Short and spectacular lives
Most of the octopus behaviours we see in the documentary we know of – the bipedal walking, the use of shells and algae to hide itself, the amazing camouflage and changes of texture, pattern and colour – but to see one individual of one species doing it all in My Octopus Teacher, and to have it all explained in common language, is very cool.
Foster – who is not a biologist – does confuse evolution with individual learning.
When he talks about how octopus behaviour and physiology has changed over millions of years and how natural selection has focused the octopus to do all these different things, he is talking about evolution but confuses it with behaviour changes through individual learning over a single lifetime.
Connection: Brown says extraordinary experiences with wild animals gives people a greater appreciation for life.

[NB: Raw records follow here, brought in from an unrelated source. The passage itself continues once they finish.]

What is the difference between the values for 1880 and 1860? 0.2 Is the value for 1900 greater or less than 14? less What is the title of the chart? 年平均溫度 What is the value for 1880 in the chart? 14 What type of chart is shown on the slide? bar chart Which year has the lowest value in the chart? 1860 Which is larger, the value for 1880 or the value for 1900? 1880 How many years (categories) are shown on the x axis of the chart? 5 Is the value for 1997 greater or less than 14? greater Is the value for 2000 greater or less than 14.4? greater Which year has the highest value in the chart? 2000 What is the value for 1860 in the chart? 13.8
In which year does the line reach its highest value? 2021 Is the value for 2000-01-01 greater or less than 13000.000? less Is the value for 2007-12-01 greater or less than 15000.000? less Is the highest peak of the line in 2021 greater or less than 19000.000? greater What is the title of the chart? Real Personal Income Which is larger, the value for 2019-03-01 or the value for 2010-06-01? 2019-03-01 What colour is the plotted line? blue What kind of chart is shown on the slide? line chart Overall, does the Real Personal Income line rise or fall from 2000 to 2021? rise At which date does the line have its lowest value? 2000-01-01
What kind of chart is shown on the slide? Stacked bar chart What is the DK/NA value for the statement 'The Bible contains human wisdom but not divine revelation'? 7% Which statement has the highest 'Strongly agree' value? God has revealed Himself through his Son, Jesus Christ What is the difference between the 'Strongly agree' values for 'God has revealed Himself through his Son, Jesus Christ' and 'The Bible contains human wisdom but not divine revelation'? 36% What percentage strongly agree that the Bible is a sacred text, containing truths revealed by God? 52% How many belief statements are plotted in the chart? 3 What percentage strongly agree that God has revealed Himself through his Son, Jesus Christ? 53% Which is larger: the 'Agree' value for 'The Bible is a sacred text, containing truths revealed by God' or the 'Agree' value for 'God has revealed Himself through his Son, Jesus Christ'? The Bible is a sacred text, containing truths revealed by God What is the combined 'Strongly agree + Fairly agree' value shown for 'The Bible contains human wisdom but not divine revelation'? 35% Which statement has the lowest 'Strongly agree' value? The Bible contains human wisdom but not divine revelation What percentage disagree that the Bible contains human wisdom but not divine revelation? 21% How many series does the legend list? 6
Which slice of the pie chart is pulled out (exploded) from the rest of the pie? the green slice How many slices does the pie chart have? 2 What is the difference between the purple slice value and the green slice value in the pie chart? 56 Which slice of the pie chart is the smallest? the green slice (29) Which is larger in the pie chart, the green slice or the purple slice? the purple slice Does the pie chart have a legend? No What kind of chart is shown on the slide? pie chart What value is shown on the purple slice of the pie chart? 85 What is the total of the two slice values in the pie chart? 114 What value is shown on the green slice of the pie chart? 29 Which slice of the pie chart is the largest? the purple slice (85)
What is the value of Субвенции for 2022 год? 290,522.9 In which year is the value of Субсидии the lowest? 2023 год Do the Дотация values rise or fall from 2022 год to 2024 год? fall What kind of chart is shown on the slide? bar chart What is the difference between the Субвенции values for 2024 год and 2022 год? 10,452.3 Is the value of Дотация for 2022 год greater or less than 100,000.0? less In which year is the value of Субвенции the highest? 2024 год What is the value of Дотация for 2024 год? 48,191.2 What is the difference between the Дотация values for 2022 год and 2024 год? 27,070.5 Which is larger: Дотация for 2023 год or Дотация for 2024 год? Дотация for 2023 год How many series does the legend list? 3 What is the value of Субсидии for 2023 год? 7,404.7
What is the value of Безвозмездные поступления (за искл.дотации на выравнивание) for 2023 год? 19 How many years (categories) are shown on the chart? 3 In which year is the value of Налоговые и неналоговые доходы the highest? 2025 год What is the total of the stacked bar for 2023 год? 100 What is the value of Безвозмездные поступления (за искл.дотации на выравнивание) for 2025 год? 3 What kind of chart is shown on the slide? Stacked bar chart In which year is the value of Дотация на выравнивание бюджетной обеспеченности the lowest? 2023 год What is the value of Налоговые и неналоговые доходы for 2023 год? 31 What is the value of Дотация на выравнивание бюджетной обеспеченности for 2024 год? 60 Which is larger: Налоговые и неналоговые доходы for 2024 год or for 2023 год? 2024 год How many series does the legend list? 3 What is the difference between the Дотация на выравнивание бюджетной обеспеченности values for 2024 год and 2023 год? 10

Image credit: Netflix.
Octopuses are renowned for their flexibility and ability to learn new things, and that is because they only live for a year (and the vast majority of them don’t make it that far). They haven’t got much time, and they need to be super switched on to live the way they do – continually curious and exploring an environment shared with predators.
Every octopus is unique, they all learn and do different things and that all depends on their own singular experiences.
A classic one is how to escape from predators: do you wrap yourself up in algae, or do you use stones, or do you hide. Or how best to capture various prey items like lobster – all those sorts of thing are going to be individually learned.
A reconnection with people and nature
Experience with wild animals can change a person’s relationships with other people, as happens with Foster. If you have an overwhelming experience like that, your general capacity for empathy just increases. You have a greater appreciation for life. It opens up a part of you that, if it wasn’t already opened, certainly will be now, making you more in tune with other people, animals in general, how the world works and how everything is connected. You start to see things from other people’s – and animals’ – perspectives.
The bigger, increasingly important point of this documentary – and it is one that Attenborough makes as well – is that we have become dangerously disconnected from nature. As humans we overrun everything, and live in this artificial, built-up, man-made world. It is a significant problem, because if we don’t appreciate nature, we are not going to care, and if we don’t care there is no urgency for conservation and we risk losing it all.
If a documentary like this can encourage people to reconnect and start to appreciate nature, that would be a really important step. There is no Planet B, and we are knowingly destroying Planet A. And like it or not, we are intertwined with nature and if we get rid of it, we are doomed as a species. We need to find ways to work with nature rather than fighting against it.
Culum Brown , pictured, is a Professor in the Department of Biological Sciences at Macquarie University.